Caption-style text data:
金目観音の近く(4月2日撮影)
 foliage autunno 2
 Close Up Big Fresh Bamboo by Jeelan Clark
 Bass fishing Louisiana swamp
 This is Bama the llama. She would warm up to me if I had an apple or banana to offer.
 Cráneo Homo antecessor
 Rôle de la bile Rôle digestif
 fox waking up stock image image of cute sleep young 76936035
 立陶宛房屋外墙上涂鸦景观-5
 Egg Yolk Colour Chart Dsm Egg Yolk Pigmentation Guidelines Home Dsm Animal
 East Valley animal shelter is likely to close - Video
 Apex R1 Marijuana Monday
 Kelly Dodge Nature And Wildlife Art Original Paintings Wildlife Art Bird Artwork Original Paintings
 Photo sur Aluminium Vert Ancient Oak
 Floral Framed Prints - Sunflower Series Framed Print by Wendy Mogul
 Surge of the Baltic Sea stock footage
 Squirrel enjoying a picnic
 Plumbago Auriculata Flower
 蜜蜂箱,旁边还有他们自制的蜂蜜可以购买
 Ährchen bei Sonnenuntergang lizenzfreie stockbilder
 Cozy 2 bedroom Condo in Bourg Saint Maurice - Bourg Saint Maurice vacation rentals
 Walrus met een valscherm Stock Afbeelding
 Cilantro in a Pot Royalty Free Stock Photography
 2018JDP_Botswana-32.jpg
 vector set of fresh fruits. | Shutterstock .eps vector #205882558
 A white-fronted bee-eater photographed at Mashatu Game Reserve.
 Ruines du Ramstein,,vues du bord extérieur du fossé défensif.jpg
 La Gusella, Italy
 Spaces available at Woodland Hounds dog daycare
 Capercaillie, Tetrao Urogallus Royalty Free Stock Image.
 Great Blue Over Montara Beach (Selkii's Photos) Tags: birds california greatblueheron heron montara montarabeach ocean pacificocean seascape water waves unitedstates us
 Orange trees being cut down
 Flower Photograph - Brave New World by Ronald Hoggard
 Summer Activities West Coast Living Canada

**GOAL OF THE EXERCISE**
State the number of lines in the data above that include the word "Royalty", leaving out any other words.

**ANSWER TO THE PROBLEM**
2